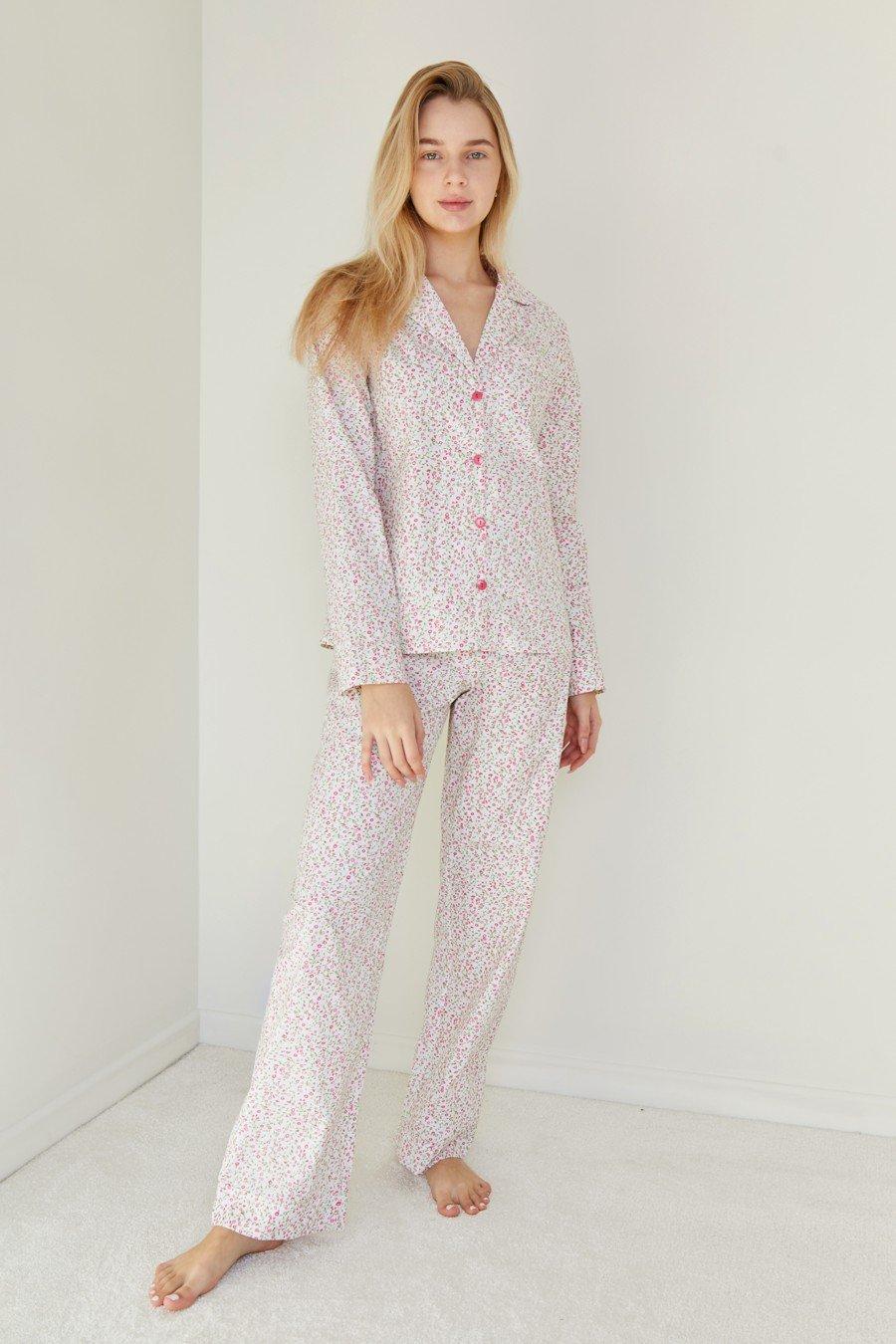 

комплект: сорочка та штани Forly (96069) 40(XS) різнокольорові кольору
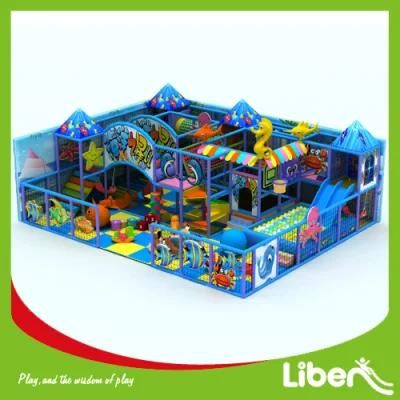 Multicolor Used Children Play Center in Sea Theme Playground
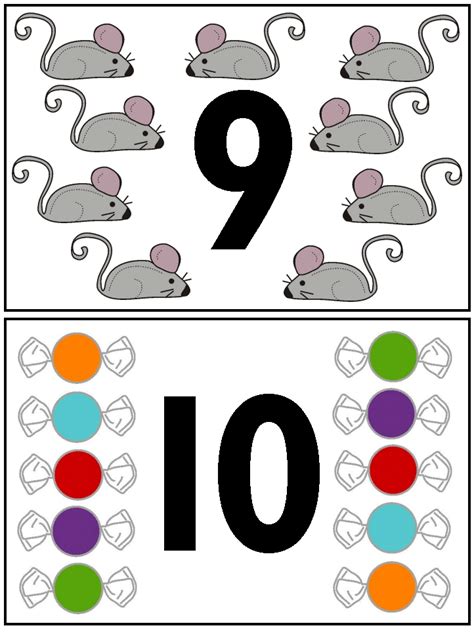 Numbers 1 To 10 Pictures
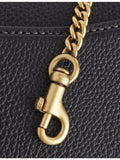 Coach Tabby 19 chain leather crossbody bag, imported from the UK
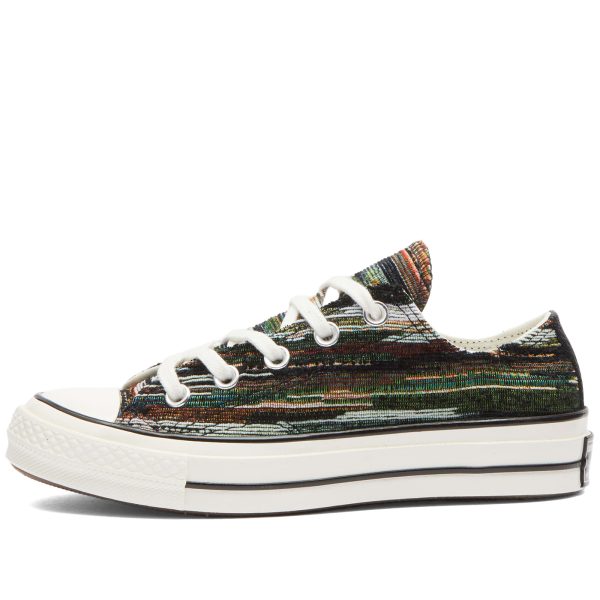 Converse Chuck Taylor 1970s Ox Egret/Black (A09091CC) черного цвета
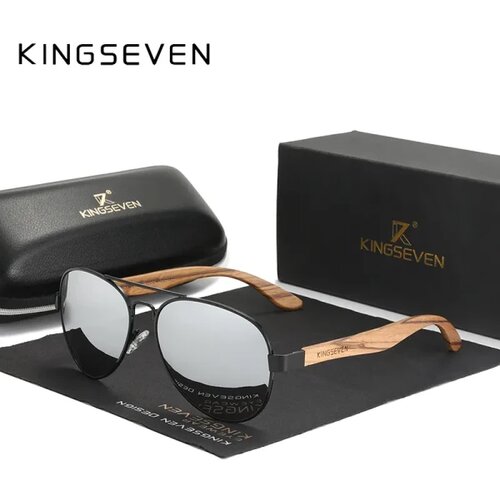 KINGSEVEN naočare za sunce Z5518 smeđe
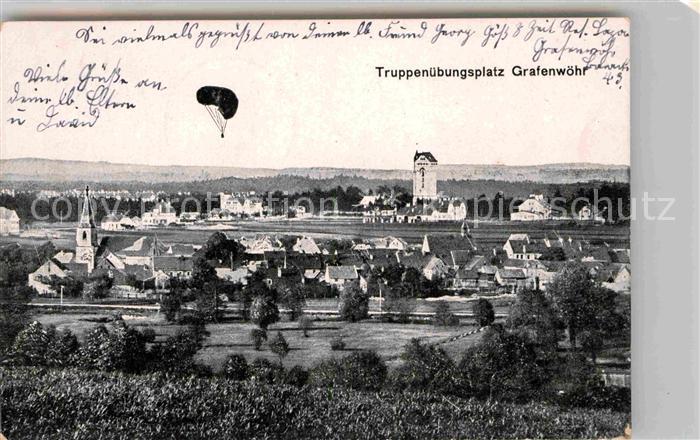 Grafenwoehr Truppenuebungsplatz Panorama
==========
▸ To do
Please copy the data above word for word, but only from the line that contains "Converse Chuck Taylor" through the final line, both included, and without the pictures.

▸ Reply to the exercise
 Converse Chuck Taylor 1970s Ox Egret/Black (A09091CC) черного цвета
 KINGSEVEN naočare za sunce Z5518 smeđe
 Grafenwoehr Truppenuebungsplatz Panorama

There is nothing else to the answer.